Au beau milieu des années 20, un film Américain, qui plus est réalisé par DeMille, et qui présente les Bolcheviks sous un jour tolérant et raisonnable, tout en rappelant que les « russes blancs », les tsaristes avaient commis trop d’excès en matière d’infamie, justifiant ainsi la révolution Russe : c’est le Batelier de la Volga. Bien sur, d’une manière générale, le metteur en scène de ce mélodrame mouvementé tend à renvoyer les révolutionnaires et les amis de Nicolas II dos à dos, mais le film prend malgré tout le parti de montrer qu’un changement était nécessaire… Qu’on se rassure, la première intention de DeMille était de divertir, et cette fois il n’a pas failli.

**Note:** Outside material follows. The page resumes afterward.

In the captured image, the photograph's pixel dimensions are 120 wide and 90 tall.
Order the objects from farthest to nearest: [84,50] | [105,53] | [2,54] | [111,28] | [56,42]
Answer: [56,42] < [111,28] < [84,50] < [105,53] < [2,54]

Fédor, un batelier (William Boyd), jure de tout faire pour sortir son peuple de la ruine et de l’esclavage, et une fois la révolution venue, il envahit avec ses amis le château local afin de faire payer les nobles. Sommé par les siens de tuer une jeune aristocrate (Elinor Fair), il recule, étant tombé amoureux d’elle; il parvient à fuir en sa compagnie, et s’ensuivent maintes poursuites, d’un coté comme de l’autre, impliquant non seulement les deux héros mais aussi un jeune officier tsariste (Victor Varconi)et une paysanne (Julia Faye)vaguement amoureuse de Fédor, qui n’a de cesse, par jalousie de vouloir tuer la princesse. Autant d’ingrédients du mélodrame, qui sont pris aussi frontalement que possible; les péripéties sont enchaînées sans temps mort, et les choix de mise en scène sont d’une grande lisibilité : on est en plein cinéma populaire, sans génie, mais aussi sans prétention (Après l'insupportable et lourdingue The road to yesterday, ça s’imposait…). Le suspense propre au genre est très présent, malgré la faiblesse de certains acteurs (Varconi, importé d’Autriche, avait déjà été acteur chez Kertesz/Curtiz dans Sodome et Gommore et Le jeune Medard; on le retrouvera souvent chez DeMille.) et le rythme emporte l’adhésion. Certains efforts superflus débouchent sur des conséquences inattendues : DeMille a souhaité que les soldats tsaristes soient tous interprétés par des émigrés authentiques : on n’en demandait pas tant, surtout que l’ensemble du film est constamment invraisemblable. Mais le cinéaste a pu s’offrir une scène d’anthologie : la princesse, prise pour une paysanne, est dénudée par les soldats: on ne verra rien d’elle, seuls les visages des soldats, cadrés de plus en plus près, nous renseignent sur l’avancement de leur entreprise, qui est sans doute l'anecdote la plus proche du viol que se sera permise DeMille. Les visages, le montage, tout concourt à conférer à la séquence un suspense, ainsi qu’un inévitable sentiment fripon recherché par le vieux coquin qu’était ce bon Cecil… Ce déshabillage fait écho à une autre scène érotique, décidément l’un des forte de ce Puritain paradoxal: pour provoquer Fedor, la princesse Vera marque une croix sur son sein gauche afin de lui fournir une cible, ce qui va au contraire le décider à l’épargner.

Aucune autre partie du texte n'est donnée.